Es lugar común entre los mexicanos decir: “Pase, usted, está en su casa”. Pero del dicho al hecho... Terrible destierro de los niños migrantes no acompañados que me lleva nuevamente a recurrir al libro clásico La hospitalidad (Ediciones de la Flor, Buenos Aires, 2010).
Ante la pregunta, Anne Dufourmantelle por la hospitalidad, la hostilidad, el otro y el extranjero, Jacques Derrida no responde, más bien la despliega, insiste en ella, se pregunta y nos pregunta acerca de la hospitalidad, “acerca de la acogida, de aquel, aquella o aquello que acogemos o que nos acogemos en nosotros, en nuestra casa, en nuestro lugar-propio, en el chez soi”.
Dufourmantelle, conocedora del pensamiento derridiano, expresa en el prólogo: “La hospitalidad se ofrece, o no se ofrece, al extranjero, a lo ajeno, a lo otro. Y lo otro, en la medida misma en que lo otro, nos cuestiona, nos pregunta. Nos cuestiona en nuestros supuestos saberes, en nuestras certezas, en nuestras legalidades, nos pregunta por ellas y así introduce la posibilidad de cierta separación dentro de nosotros mismos, de nosotros para con nosotros. Introduce cierta cantidad de muerte, de ausencia, de inquietud allí donde tal vez nunca nos habíamos preguntado, o donde hemos dejado ya de preguntarnos, allí donde tenemos la respuesta pronta, entera, satisfecha, la respuesta allí donde afirmamos muestra seguridad, nuestro amparo”.

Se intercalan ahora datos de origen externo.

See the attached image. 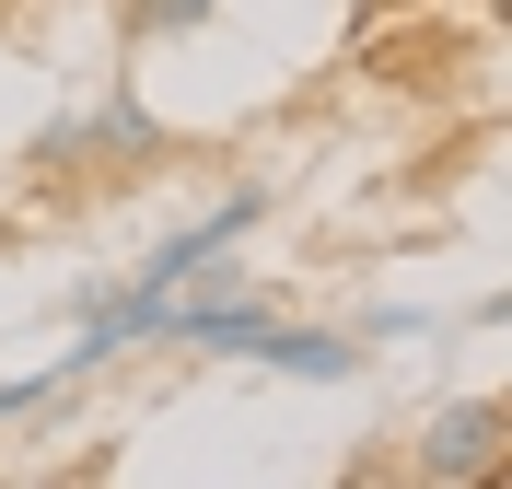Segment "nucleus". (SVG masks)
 <instances>
[{
	"label": "nucleus",
	"instance_id": "f03ea898",
	"mask_svg": "<svg viewBox=\"0 0 512 489\" xmlns=\"http://www.w3.org/2000/svg\"><path fill=\"white\" fill-rule=\"evenodd\" d=\"M256 361H280V373H303V385H350V373H361V350L338 338V326H268Z\"/></svg>",
	"mask_w": 512,
	"mask_h": 489
},
{
	"label": "nucleus",
	"instance_id": "7ed1b4c3",
	"mask_svg": "<svg viewBox=\"0 0 512 489\" xmlns=\"http://www.w3.org/2000/svg\"><path fill=\"white\" fill-rule=\"evenodd\" d=\"M210 24V0H128V35H187Z\"/></svg>",
	"mask_w": 512,
	"mask_h": 489
},
{
	"label": "nucleus",
	"instance_id": "20e7f679",
	"mask_svg": "<svg viewBox=\"0 0 512 489\" xmlns=\"http://www.w3.org/2000/svg\"><path fill=\"white\" fill-rule=\"evenodd\" d=\"M350 12H361V24H373V12H396V0H350Z\"/></svg>",
	"mask_w": 512,
	"mask_h": 489
},
{
	"label": "nucleus",
	"instance_id": "f257e3e1",
	"mask_svg": "<svg viewBox=\"0 0 512 489\" xmlns=\"http://www.w3.org/2000/svg\"><path fill=\"white\" fill-rule=\"evenodd\" d=\"M501 455H512V408L501 396H454V408H431V431H419V478L431 489H478V478H501Z\"/></svg>",
	"mask_w": 512,
	"mask_h": 489
}]
</instances>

Acoger, pues, al extranjero, brindarle hospitalidad, nos pregunta y nos confronta sin ambages sobre nuestro propio desamparo, sobre aquello extranjero que a todos nos habita y contra lo cual nos defendemos con la ilusoria fantasía narcisista de completud, de unidad, de invulnerabilidad. Por tanto, negar la pregunta que el extranjero, el otro, plantea y nos plantea, implica reforzar la negación, acudir a la omnipotencia, reforzar el narcisismo y desemboca, por tanto, en la hostilidad hacia aquel o aquello que amenaza nuestra ilusionaría completud. “El anfitrión se hace vulnerable cuando acepta la pregunta”. Por tanto, resulta preferible elegir muros que aíslen al otro o legislar de manera arbitraria, o bien perseguir o matar a aquel que amenaza con su otredad los frágiles límites que una vez traspasados nos confrontan con la propia otredad que no sólo nos habita, sino que nos constituye.

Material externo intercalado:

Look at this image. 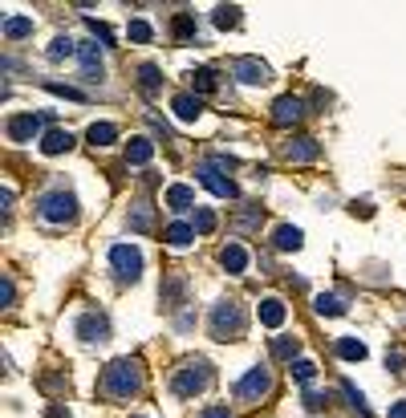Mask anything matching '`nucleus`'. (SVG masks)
I'll return each instance as SVG.
<instances>
[{"mask_svg": "<svg viewBox=\"0 0 406 418\" xmlns=\"http://www.w3.org/2000/svg\"><path fill=\"white\" fill-rule=\"evenodd\" d=\"M212 366L203 362V358H187L179 370L171 373V390L179 394V398H195V394H203L207 386H212Z\"/></svg>", "mask_w": 406, "mask_h": 418, "instance_id": "nucleus-3", "label": "nucleus"}, {"mask_svg": "<svg viewBox=\"0 0 406 418\" xmlns=\"http://www.w3.org/2000/svg\"><path fill=\"white\" fill-rule=\"evenodd\" d=\"M337 358H346V362H361V358H365V345H361L358 337H337Z\"/></svg>", "mask_w": 406, "mask_h": 418, "instance_id": "nucleus-29", "label": "nucleus"}, {"mask_svg": "<svg viewBox=\"0 0 406 418\" xmlns=\"http://www.w3.org/2000/svg\"><path fill=\"white\" fill-rule=\"evenodd\" d=\"M293 378L309 386V382H313V378H317V366H313V362H293Z\"/></svg>", "mask_w": 406, "mask_h": 418, "instance_id": "nucleus-38", "label": "nucleus"}, {"mask_svg": "<svg viewBox=\"0 0 406 418\" xmlns=\"http://www.w3.org/2000/svg\"><path fill=\"white\" fill-rule=\"evenodd\" d=\"M126 224H131V232H150L155 228V207L150 203H135L131 216H126Z\"/></svg>", "mask_w": 406, "mask_h": 418, "instance_id": "nucleus-23", "label": "nucleus"}, {"mask_svg": "<svg viewBox=\"0 0 406 418\" xmlns=\"http://www.w3.org/2000/svg\"><path fill=\"white\" fill-rule=\"evenodd\" d=\"M260 220H264V216H260V207H252V211H240V228H244V232H248V228H256Z\"/></svg>", "mask_w": 406, "mask_h": 418, "instance_id": "nucleus-40", "label": "nucleus"}, {"mask_svg": "<svg viewBox=\"0 0 406 418\" xmlns=\"http://www.w3.org/2000/svg\"><path fill=\"white\" fill-rule=\"evenodd\" d=\"M280 154L289 159V163H313L317 154H321V142L309 139V135H301V139H289L280 146Z\"/></svg>", "mask_w": 406, "mask_h": 418, "instance_id": "nucleus-12", "label": "nucleus"}, {"mask_svg": "<svg viewBox=\"0 0 406 418\" xmlns=\"http://www.w3.org/2000/svg\"><path fill=\"white\" fill-rule=\"evenodd\" d=\"M269 394H272V370H264V366H252V370L232 386V398L244 402V406H252V402H260Z\"/></svg>", "mask_w": 406, "mask_h": 418, "instance_id": "nucleus-5", "label": "nucleus"}, {"mask_svg": "<svg viewBox=\"0 0 406 418\" xmlns=\"http://www.w3.org/2000/svg\"><path fill=\"white\" fill-rule=\"evenodd\" d=\"M227 167H232V159L199 163V167H195V179L207 187V191H216L220 199H236V183H232V175H227Z\"/></svg>", "mask_w": 406, "mask_h": 418, "instance_id": "nucleus-6", "label": "nucleus"}, {"mask_svg": "<svg viewBox=\"0 0 406 418\" xmlns=\"http://www.w3.org/2000/svg\"><path fill=\"white\" fill-rule=\"evenodd\" d=\"M49 418H69V410H61V406H53V410H49Z\"/></svg>", "mask_w": 406, "mask_h": 418, "instance_id": "nucleus-44", "label": "nucleus"}, {"mask_svg": "<svg viewBox=\"0 0 406 418\" xmlns=\"http://www.w3.org/2000/svg\"><path fill=\"white\" fill-rule=\"evenodd\" d=\"M86 139H90V146H114L118 142V126L114 122H93L86 130Z\"/></svg>", "mask_w": 406, "mask_h": 418, "instance_id": "nucleus-25", "label": "nucleus"}, {"mask_svg": "<svg viewBox=\"0 0 406 418\" xmlns=\"http://www.w3.org/2000/svg\"><path fill=\"white\" fill-rule=\"evenodd\" d=\"M0 33H4V41H25V37H33V21L29 16H4Z\"/></svg>", "mask_w": 406, "mask_h": 418, "instance_id": "nucleus-22", "label": "nucleus"}, {"mask_svg": "<svg viewBox=\"0 0 406 418\" xmlns=\"http://www.w3.org/2000/svg\"><path fill=\"white\" fill-rule=\"evenodd\" d=\"M272 358H276V362H289V366H293V358H297V353H301V341H297V337H272Z\"/></svg>", "mask_w": 406, "mask_h": 418, "instance_id": "nucleus-27", "label": "nucleus"}, {"mask_svg": "<svg viewBox=\"0 0 406 418\" xmlns=\"http://www.w3.org/2000/svg\"><path fill=\"white\" fill-rule=\"evenodd\" d=\"M313 309L321 313V317H341L350 305H346V297H337V292H321V297L313 301Z\"/></svg>", "mask_w": 406, "mask_h": 418, "instance_id": "nucleus-24", "label": "nucleus"}, {"mask_svg": "<svg viewBox=\"0 0 406 418\" xmlns=\"http://www.w3.org/2000/svg\"><path fill=\"white\" fill-rule=\"evenodd\" d=\"M37 216H41L45 224H53V228H65V224L78 220V199H74L65 187H53V191H45V195L37 199Z\"/></svg>", "mask_w": 406, "mask_h": 418, "instance_id": "nucleus-4", "label": "nucleus"}, {"mask_svg": "<svg viewBox=\"0 0 406 418\" xmlns=\"http://www.w3.org/2000/svg\"><path fill=\"white\" fill-rule=\"evenodd\" d=\"M171 110H175V118H183V122H195L203 114V102H199V93H175Z\"/></svg>", "mask_w": 406, "mask_h": 418, "instance_id": "nucleus-17", "label": "nucleus"}, {"mask_svg": "<svg viewBox=\"0 0 406 418\" xmlns=\"http://www.w3.org/2000/svg\"><path fill=\"white\" fill-rule=\"evenodd\" d=\"M301 118H305V97L284 93V97L272 102V122H276V126H293V122H301Z\"/></svg>", "mask_w": 406, "mask_h": 418, "instance_id": "nucleus-10", "label": "nucleus"}, {"mask_svg": "<svg viewBox=\"0 0 406 418\" xmlns=\"http://www.w3.org/2000/svg\"><path fill=\"white\" fill-rule=\"evenodd\" d=\"M232 78L244 82V86H264V82H272V69L260 57H236L232 61Z\"/></svg>", "mask_w": 406, "mask_h": 418, "instance_id": "nucleus-8", "label": "nucleus"}, {"mask_svg": "<svg viewBox=\"0 0 406 418\" xmlns=\"http://www.w3.org/2000/svg\"><path fill=\"white\" fill-rule=\"evenodd\" d=\"M175 37H179V41L195 37V21H191V16H175Z\"/></svg>", "mask_w": 406, "mask_h": 418, "instance_id": "nucleus-39", "label": "nucleus"}, {"mask_svg": "<svg viewBox=\"0 0 406 418\" xmlns=\"http://www.w3.org/2000/svg\"><path fill=\"white\" fill-rule=\"evenodd\" d=\"M183 305H187V277H183V272H171V277L163 280V309L175 313Z\"/></svg>", "mask_w": 406, "mask_h": 418, "instance_id": "nucleus-13", "label": "nucleus"}, {"mask_svg": "<svg viewBox=\"0 0 406 418\" xmlns=\"http://www.w3.org/2000/svg\"><path fill=\"white\" fill-rule=\"evenodd\" d=\"M110 272L122 280V284H135L142 277V252L135 244H114L110 248Z\"/></svg>", "mask_w": 406, "mask_h": 418, "instance_id": "nucleus-7", "label": "nucleus"}, {"mask_svg": "<svg viewBox=\"0 0 406 418\" xmlns=\"http://www.w3.org/2000/svg\"><path fill=\"white\" fill-rule=\"evenodd\" d=\"M199 418H232V410H227V402H216V406H207Z\"/></svg>", "mask_w": 406, "mask_h": 418, "instance_id": "nucleus-41", "label": "nucleus"}, {"mask_svg": "<svg viewBox=\"0 0 406 418\" xmlns=\"http://www.w3.org/2000/svg\"><path fill=\"white\" fill-rule=\"evenodd\" d=\"M45 90L57 93V97H69V102H82V97H86L82 90H74V86H61V82H45Z\"/></svg>", "mask_w": 406, "mask_h": 418, "instance_id": "nucleus-37", "label": "nucleus"}, {"mask_svg": "<svg viewBox=\"0 0 406 418\" xmlns=\"http://www.w3.org/2000/svg\"><path fill=\"white\" fill-rule=\"evenodd\" d=\"M386 418H406V398H398V402H390V410H386Z\"/></svg>", "mask_w": 406, "mask_h": 418, "instance_id": "nucleus-43", "label": "nucleus"}, {"mask_svg": "<svg viewBox=\"0 0 406 418\" xmlns=\"http://www.w3.org/2000/svg\"><path fill=\"white\" fill-rule=\"evenodd\" d=\"M126 37H131V41H138V45H146V41L155 37V29H150L146 21H131V25H126Z\"/></svg>", "mask_w": 406, "mask_h": 418, "instance_id": "nucleus-34", "label": "nucleus"}, {"mask_svg": "<svg viewBox=\"0 0 406 418\" xmlns=\"http://www.w3.org/2000/svg\"><path fill=\"white\" fill-rule=\"evenodd\" d=\"M78 57H82V78L86 82H102V53H98V45H78Z\"/></svg>", "mask_w": 406, "mask_h": 418, "instance_id": "nucleus-16", "label": "nucleus"}, {"mask_svg": "<svg viewBox=\"0 0 406 418\" xmlns=\"http://www.w3.org/2000/svg\"><path fill=\"white\" fill-rule=\"evenodd\" d=\"M78 337H82L86 345H102V341H110V321H106L102 313H86V317L78 321Z\"/></svg>", "mask_w": 406, "mask_h": 418, "instance_id": "nucleus-11", "label": "nucleus"}, {"mask_svg": "<svg viewBox=\"0 0 406 418\" xmlns=\"http://www.w3.org/2000/svg\"><path fill=\"white\" fill-rule=\"evenodd\" d=\"M150 159H155V142L150 139H131L126 142V163H131V167H146Z\"/></svg>", "mask_w": 406, "mask_h": 418, "instance_id": "nucleus-21", "label": "nucleus"}, {"mask_svg": "<svg viewBox=\"0 0 406 418\" xmlns=\"http://www.w3.org/2000/svg\"><path fill=\"white\" fill-rule=\"evenodd\" d=\"M386 370L406 373V349L403 345H390V349H386Z\"/></svg>", "mask_w": 406, "mask_h": 418, "instance_id": "nucleus-36", "label": "nucleus"}, {"mask_svg": "<svg viewBox=\"0 0 406 418\" xmlns=\"http://www.w3.org/2000/svg\"><path fill=\"white\" fill-rule=\"evenodd\" d=\"M4 135H8V142L45 139V135H41V118H37V114H12V118L4 122Z\"/></svg>", "mask_w": 406, "mask_h": 418, "instance_id": "nucleus-9", "label": "nucleus"}, {"mask_svg": "<svg viewBox=\"0 0 406 418\" xmlns=\"http://www.w3.org/2000/svg\"><path fill=\"white\" fill-rule=\"evenodd\" d=\"M41 150L45 154H65V150H74V135L69 130H49L41 139Z\"/></svg>", "mask_w": 406, "mask_h": 418, "instance_id": "nucleus-26", "label": "nucleus"}, {"mask_svg": "<svg viewBox=\"0 0 406 418\" xmlns=\"http://www.w3.org/2000/svg\"><path fill=\"white\" fill-rule=\"evenodd\" d=\"M171 211H187V207H195V187H187V183H175V187H167V199H163Z\"/></svg>", "mask_w": 406, "mask_h": 418, "instance_id": "nucleus-20", "label": "nucleus"}, {"mask_svg": "<svg viewBox=\"0 0 406 418\" xmlns=\"http://www.w3.org/2000/svg\"><path fill=\"white\" fill-rule=\"evenodd\" d=\"M138 90L146 93V97H155L159 93V86H163V78H159V65H138Z\"/></svg>", "mask_w": 406, "mask_h": 418, "instance_id": "nucleus-28", "label": "nucleus"}, {"mask_svg": "<svg viewBox=\"0 0 406 418\" xmlns=\"http://www.w3.org/2000/svg\"><path fill=\"white\" fill-rule=\"evenodd\" d=\"M191 228L199 235L216 232V211H207V207H195V216H191Z\"/></svg>", "mask_w": 406, "mask_h": 418, "instance_id": "nucleus-31", "label": "nucleus"}, {"mask_svg": "<svg viewBox=\"0 0 406 418\" xmlns=\"http://www.w3.org/2000/svg\"><path fill=\"white\" fill-rule=\"evenodd\" d=\"M216 25H220V29H236V25H240V8H236V4H220V8H216Z\"/></svg>", "mask_w": 406, "mask_h": 418, "instance_id": "nucleus-33", "label": "nucleus"}, {"mask_svg": "<svg viewBox=\"0 0 406 418\" xmlns=\"http://www.w3.org/2000/svg\"><path fill=\"white\" fill-rule=\"evenodd\" d=\"M256 317H260V325L276 329V325H284L289 309H284V301H280V297H264V301H260V309H256Z\"/></svg>", "mask_w": 406, "mask_h": 418, "instance_id": "nucleus-15", "label": "nucleus"}, {"mask_svg": "<svg viewBox=\"0 0 406 418\" xmlns=\"http://www.w3.org/2000/svg\"><path fill=\"white\" fill-rule=\"evenodd\" d=\"M98 390H102L106 398H114V402L135 398L138 390H142V366H138L135 358H118V362H110V366L102 370Z\"/></svg>", "mask_w": 406, "mask_h": 418, "instance_id": "nucleus-1", "label": "nucleus"}, {"mask_svg": "<svg viewBox=\"0 0 406 418\" xmlns=\"http://www.w3.org/2000/svg\"><path fill=\"white\" fill-rule=\"evenodd\" d=\"M138 418H142V415H138Z\"/></svg>", "mask_w": 406, "mask_h": 418, "instance_id": "nucleus-45", "label": "nucleus"}, {"mask_svg": "<svg viewBox=\"0 0 406 418\" xmlns=\"http://www.w3.org/2000/svg\"><path fill=\"white\" fill-rule=\"evenodd\" d=\"M191 90L216 93V73H212V69H195V73H191Z\"/></svg>", "mask_w": 406, "mask_h": 418, "instance_id": "nucleus-32", "label": "nucleus"}, {"mask_svg": "<svg viewBox=\"0 0 406 418\" xmlns=\"http://www.w3.org/2000/svg\"><path fill=\"white\" fill-rule=\"evenodd\" d=\"M220 264H224L232 277H244V272H248V248H244V244H236V240L224 244V248H220Z\"/></svg>", "mask_w": 406, "mask_h": 418, "instance_id": "nucleus-14", "label": "nucleus"}, {"mask_svg": "<svg viewBox=\"0 0 406 418\" xmlns=\"http://www.w3.org/2000/svg\"><path fill=\"white\" fill-rule=\"evenodd\" d=\"M90 29H93V37H102V41H106V45H110V41H114V33H110V29H106V25H98V21H90Z\"/></svg>", "mask_w": 406, "mask_h": 418, "instance_id": "nucleus-42", "label": "nucleus"}, {"mask_svg": "<svg viewBox=\"0 0 406 418\" xmlns=\"http://www.w3.org/2000/svg\"><path fill=\"white\" fill-rule=\"evenodd\" d=\"M74 53H78V45H74L69 37H57V41L49 45V57H53V61H65V57H74Z\"/></svg>", "mask_w": 406, "mask_h": 418, "instance_id": "nucleus-35", "label": "nucleus"}, {"mask_svg": "<svg viewBox=\"0 0 406 418\" xmlns=\"http://www.w3.org/2000/svg\"><path fill=\"white\" fill-rule=\"evenodd\" d=\"M301 402H305V410H309V415H321L333 398H329V390H325V394H321V390H305V394H301Z\"/></svg>", "mask_w": 406, "mask_h": 418, "instance_id": "nucleus-30", "label": "nucleus"}, {"mask_svg": "<svg viewBox=\"0 0 406 418\" xmlns=\"http://www.w3.org/2000/svg\"><path fill=\"white\" fill-rule=\"evenodd\" d=\"M305 244V235H301V228H293V224H280L276 232H272V248L276 252H297Z\"/></svg>", "mask_w": 406, "mask_h": 418, "instance_id": "nucleus-18", "label": "nucleus"}, {"mask_svg": "<svg viewBox=\"0 0 406 418\" xmlns=\"http://www.w3.org/2000/svg\"><path fill=\"white\" fill-rule=\"evenodd\" d=\"M195 235H199V232L191 228V220H175V224L163 232V240H167L171 248H191V244H195Z\"/></svg>", "mask_w": 406, "mask_h": 418, "instance_id": "nucleus-19", "label": "nucleus"}, {"mask_svg": "<svg viewBox=\"0 0 406 418\" xmlns=\"http://www.w3.org/2000/svg\"><path fill=\"white\" fill-rule=\"evenodd\" d=\"M207 329H212V337L216 341H236V337H244V329H248V313H244V305L240 301H220L216 309H212V321H207Z\"/></svg>", "mask_w": 406, "mask_h": 418, "instance_id": "nucleus-2", "label": "nucleus"}]
</instances>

Es así como Derrida opta por la pregunta, honestamente, ingenuamente, poéticamente. Y en este discurrir aparece, inevitablemente, la poética, lo mítico y lo ancestral. Aparece Edipo, el extranjero desde siempre y para siempre, “muerto fuera de la ley, más allá de la ley, sin tierra ni tumba Sólo la poesía es capaz de decir, y no, aquello que, entre la ley y la transgresión, puede hacer de la transgresión una ley: ¡cómo entender, si no, la trágica figura de Antígona, aquella que es íntegra, fiel a sí misma, ahí donde transgrede?

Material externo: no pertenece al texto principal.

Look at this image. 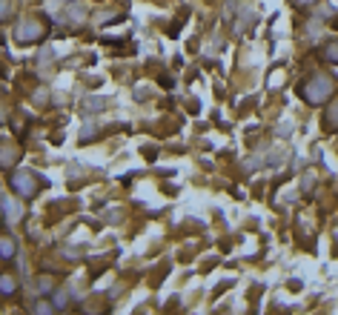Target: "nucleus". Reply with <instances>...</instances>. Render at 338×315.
I'll use <instances>...</instances> for the list:
<instances>
[{
  "label": "nucleus",
  "instance_id": "f257e3e1",
  "mask_svg": "<svg viewBox=\"0 0 338 315\" xmlns=\"http://www.w3.org/2000/svg\"><path fill=\"white\" fill-rule=\"evenodd\" d=\"M330 95H332V81H327V78H316L304 86V98L309 103H324Z\"/></svg>",
  "mask_w": 338,
  "mask_h": 315
},
{
  "label": "nucleus",
  "instance_id": "f03ea898",
  "mask_svg": "<svg viewBox=\"0 0 338 315\" xmlns=\"http://www.w3.org/2000/svg\"><path fill=\"white\" fill-rule=\"evenodd\" d=\"M12 186H15V192L20 198H35L37 189H40V181H37L32 172H17V175L12 178Z\"/></svg>",
  "mask_w": 338,
  "mask_h": 315
},
{
  "label": "nucleus",
  "instance_id": "7ed1b4c3",
  "mask_svg": "<svg viewBox=\"0 0 338 315\" xmlns=\"http://www.w3.org/2000/svg\"><path fill=\"white\" fill-rule=\"evenodd\" d=\"M40 35H43V26H40L37 20L20 23V26H17V32H15V37L20 40V43H32V40H37Z\"/></svg>",
  "mask_w": 338,
  "mask_h": 315
},
{
  "label": "nucleus",
  "instance_id": "20e7f679",
  "mask_svg": "<svg viewBox=\"0 0 338 315\" xmlns=\"http://www.w3.org/2000/svg\"><path fill=\"white\" fill-rule=\"evenodd\" d=\"M0 255L6 258H15V241H12V238H0Z\"/></svg>",
  "mask_w": 338,
  "mask_h": 315
},
{
  "label": "nucleus",
  "instance_id": "39448f33",
  "mask_svg": "<svg viewBox=\"0 0 338 315\" xmlns=\"http://www.w3.org/2000/svg\"><path fill=\"white\" fill-rule=\"evenodd\" d=\"M15 289H17V284H15L12 275H3V278H0V293L3 295H15Z\"/></svg>",
  "mask_w": 338,
  "mask_h": 315
},
{
  "label": "nucleus",
  "instance_id": "423d86ee",
  "mask_svg": "<svg viewBox=\"0 0 338 315\" xmlns=\"http://www.w3.org/2000/svg\"><path fill=\"white\" fill-rule=\"evenodd\" d=\"M327 60L338 63V43H330V46H327Z\"/></svg>",
  "mask_w": 338,
  "mask_h": 315
},
{
  "label": "nucleus",
  "instance_id": "0eeeda50",
  "mask_svg": "<svg viewBox=\"0 0 338 315\" xmlns=\"http://www.w3.org/2000/svg\"><path fill=\"white\" fill-rule=\"evenodd\" d=\"M37 286H40V293H49V289H52V281L40 278V284H37Z\"/></svg>",
  "mask_w": 338,
  "mask_h": 315
},
{
  "label": "nucleus",
  "instance_id": "6e6552de",
  "mask_svg": "<svg viewBox=\"0 0 338 315\" xmlns=\"http://www.w3.org/2000/svg\"><path fill=\"white\" fill-rule=\"evenodd\" d=\"M9 15V3L6 0H0V17H6Z\"/></svg>",
  "mask_w": 338,
  "mask_h": 315
},
{
  "label": "nucleus",
  "instance_id": "1a4fd4ad",
  "mask_svg": "<svg viewBox=\"0 0 338 315\" xmlns=\"http://www.w3.org/2000/svg\"><path fill=\"white\" fill-rule=\"evenodd\" d=\"M32 309H35V312H49V304H37V307H32Z\"/></svg>",
  "mask_w": 338,
  "mask_h": 315
},
{
  "label": "nucleus",
  "instance_id": "9d476101",
  "mask_svg": "<svg viewBox=\"0 0 338 315\" xmlns=\"http://www.w3.org/2000/svg\"><path fill=\"white\" fill-rule=\"evenodd\" d=\"M0 124H3V112H0Z\"/></svg>",
  "mask_w": 338,
  "mask_h": 315
}]
</instances>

Para Derrida es la poesía, amparo abierto, aquella que puede ayudarnos en la defensa contra la “antipoesía tecnológica que amenaza invadir la intimidad, pervertirla, hacerla pública, introduciéndose en lo más íntimo de esa intimidad”. Por tanto, Derrida enuncia que “un acto de hospitalidad no puede ser sino poético”. Lo que esperan los niños migrantes no acompañados. Por supuesto, más allá de los problemas políticos entre los países centroamericanos México y Estados Unidos.